■ **Provided text**
Vector transpose: exchange the rows and columns

\[\small{\mathbf{a}^T} = \begin{bmatrix} 5 & 3 & -2 \end{bmatrix}\]

The superscript, \(\small^T\), means vector transpose. Note, \(\small{\left(\mathbf{a}^T \right)^T = \mathbf{a}}\)

Vector Addition and Subtraction

Same as in scalar algebra (elementwise)

Vector addition/subtraction (consistent orientation is important)

\[\small{\mathbf{a}^T} = \begin{bmatrix} 5 & 3 & -2 \end{bmatrix}\]

\[\small\mathbf{b}^T = \begin{bmatrix} -5 & 0 & 1 \end{bmatrix}\]

\[\small\mathbf{a}^T + \mathbf{b}^T= \begin{bmatrix} 0 & 3 & -1 \end{bmatrix}\]

\[\small\mathbf{a} - \mathbf{b} = \begin{bmatrix} 10 \\ 3 \\ -3 \end{bmatrix}\]

Vector Multiplication

So if addition and subtraction are elementwise, shouldn’t multiplication be the same?

\(\small{\mathbf{a}}\times{\mathbf{b}}={\mathbf{ab}}\)

\(\small\begin{bmatrix} 5 \\ 3 \\ -2 \end{bmatrix}\) \(\small\times\) \(\small \begin{bmatrix} -5 \\ 0 \\ 1 \end{bmatrix}\) \(\small{=}\) \(\small \begin{bmatrix} -25 \\ 0 \\ -2 \end{bmatrix}\)

No!

Actually, this is not always wrong, but is quite unusual. The above is known as the ‘Hadamard’ product (element-wise multiplication), which is a special multiplication procedure that is only possible for vectors/matrices of the same dimension (and only done when specified as Hadamard product).

Vector Multiplication

Vector multiplication is both multiplication and summation of scalars. Before performing vector multiplication, there has to be consistency with inner dimensions of the vectors being multiplied.

Visually this is seen with the following example: \(\small{\mathbf{a}^T}\times{\mathbf{b}}\)

\(\small\begin{bmatrix} a_{1} & a_{2} & \dots a_{n} \end{bmatrix} \times \begin{bmatrix} b_{1} \\ b_{2} \\ \dots \\ b_{n} \end{bmatrix} = a_{1}b_{1}+a_{2}b_{2}+\dots+a_{n}b_{n}=\sum{ab}\)

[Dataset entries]
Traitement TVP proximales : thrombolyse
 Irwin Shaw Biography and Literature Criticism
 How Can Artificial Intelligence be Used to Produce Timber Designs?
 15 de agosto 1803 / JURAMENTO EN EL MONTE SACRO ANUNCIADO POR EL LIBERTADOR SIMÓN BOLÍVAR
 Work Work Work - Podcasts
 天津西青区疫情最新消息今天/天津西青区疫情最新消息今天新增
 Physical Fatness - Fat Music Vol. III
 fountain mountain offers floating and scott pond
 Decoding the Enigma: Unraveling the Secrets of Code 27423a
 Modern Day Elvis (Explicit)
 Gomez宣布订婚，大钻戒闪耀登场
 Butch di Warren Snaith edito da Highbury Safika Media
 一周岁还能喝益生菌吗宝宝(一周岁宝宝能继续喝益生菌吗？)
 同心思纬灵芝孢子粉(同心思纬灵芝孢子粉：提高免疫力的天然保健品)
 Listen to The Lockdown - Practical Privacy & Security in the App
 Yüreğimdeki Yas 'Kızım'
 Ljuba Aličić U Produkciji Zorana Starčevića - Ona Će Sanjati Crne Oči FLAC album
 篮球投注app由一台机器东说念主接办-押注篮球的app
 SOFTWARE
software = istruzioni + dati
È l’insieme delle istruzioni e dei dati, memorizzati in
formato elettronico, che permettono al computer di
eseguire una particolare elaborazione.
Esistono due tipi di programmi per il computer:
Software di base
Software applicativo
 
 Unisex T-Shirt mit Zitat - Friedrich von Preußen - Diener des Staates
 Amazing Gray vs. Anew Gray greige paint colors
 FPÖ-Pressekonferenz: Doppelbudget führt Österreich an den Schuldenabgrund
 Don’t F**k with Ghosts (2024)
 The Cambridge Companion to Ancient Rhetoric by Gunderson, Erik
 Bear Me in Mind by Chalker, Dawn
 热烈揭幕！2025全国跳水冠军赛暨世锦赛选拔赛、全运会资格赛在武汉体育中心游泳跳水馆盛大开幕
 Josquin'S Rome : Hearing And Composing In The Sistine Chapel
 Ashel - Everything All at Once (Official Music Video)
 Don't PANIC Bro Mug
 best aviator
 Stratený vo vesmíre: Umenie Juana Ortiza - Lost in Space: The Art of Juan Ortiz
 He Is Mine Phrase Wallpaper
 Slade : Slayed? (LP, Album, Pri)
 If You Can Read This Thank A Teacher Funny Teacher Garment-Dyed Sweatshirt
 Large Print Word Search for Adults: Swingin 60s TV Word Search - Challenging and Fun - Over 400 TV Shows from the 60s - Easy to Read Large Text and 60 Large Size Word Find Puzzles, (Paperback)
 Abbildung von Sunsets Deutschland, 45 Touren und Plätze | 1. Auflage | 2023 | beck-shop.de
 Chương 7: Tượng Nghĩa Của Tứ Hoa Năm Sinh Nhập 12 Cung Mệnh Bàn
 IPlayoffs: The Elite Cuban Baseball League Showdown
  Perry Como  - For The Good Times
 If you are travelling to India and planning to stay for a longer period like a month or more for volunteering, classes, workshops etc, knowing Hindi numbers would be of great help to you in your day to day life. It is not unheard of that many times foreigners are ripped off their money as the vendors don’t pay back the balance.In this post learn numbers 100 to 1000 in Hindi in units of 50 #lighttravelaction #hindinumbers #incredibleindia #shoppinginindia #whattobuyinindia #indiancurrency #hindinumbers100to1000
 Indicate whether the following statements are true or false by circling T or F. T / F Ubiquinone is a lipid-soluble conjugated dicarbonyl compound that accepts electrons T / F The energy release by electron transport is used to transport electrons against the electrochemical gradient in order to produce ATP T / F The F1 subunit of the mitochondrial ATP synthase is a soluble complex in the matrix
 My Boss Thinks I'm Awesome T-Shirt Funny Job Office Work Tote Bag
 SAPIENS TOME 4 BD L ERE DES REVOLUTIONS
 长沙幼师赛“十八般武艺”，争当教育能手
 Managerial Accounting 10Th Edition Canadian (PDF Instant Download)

■ **List of tasks**
1/ Rewrite the paragraph of the vector algebra text that begins "Actually, this is not always wrong" as a short bulleted list that keeps its main facts.
2/ From the vector algebra text, extract the stretch from "Vector transpose: exchange" through "orientation is important)" without any changes.
3/ Extend the vector algebra text by continuing it from the point where it ends.
The data was drawn from a separate source.

■ **Responses by task**
1/
- The element-wise multiplication shown is unusual, but it is not always wrong.
- It is called the Hadamard product.
- It works only for vectors or matrices of the same dimension.
- It is done only when a Hadamard product is specified.

2/
Vector transpose: exchange the rows and columns

\[\small{\mathbf{a}^T} = \begin{bmatrix} 5 & 3 & -2 \end{bmatrix}\]

The superscript, \(\small^T\), means vector transpose. Note, \(\small{\left(\mathbf{a}^T \right)^T = \mathbf{a}}\)

Vector Addition and Subtraction

Same as in scalar algebra (elementwise)

Vector addition/subtraction (consistent orientation is important)

3/
Here, \(\small{\mathbf{a}^T}\) is a \(\small{1 \times n}\) vector, and \(\small{\mathbf{b}}\) is a \(\small{n \times 1}\) vector
- The inner dimensions are \(\small\left({n} \times n\right)\). Found by lining up the vector dimensions: \(\small{1 \times \color{red}{n} \times \color{red}{n} \times 1}\)
- The outer dimensions are \(\small\left({1} \times 1\right)\). Found by lining up the vector dimensions: \(\small{\color{red}{1} \times n \times n \times \color{red}{1}}\)
Thus, we are multiplying each of the \(\small{n}\) elements in \(\small{\mathbf{a}^T}\) times each of the \(\small{n}\) elements in \(\small{\mathbf{b}}\) and summing them
The output is a scalar (\(\small{1 \times 1}\) dimensions). This is called an inner product

Vector Multiplication (cont.): Vector Inner-products

If inner dimensions match, the multiplication is possible. The product has dimensions equal to the outer dimensions of the match. There are two types of products:
- Inner-product: the vector product results is a single scalar, i.e., the outer dimensions are \(\small{1} \times 1\)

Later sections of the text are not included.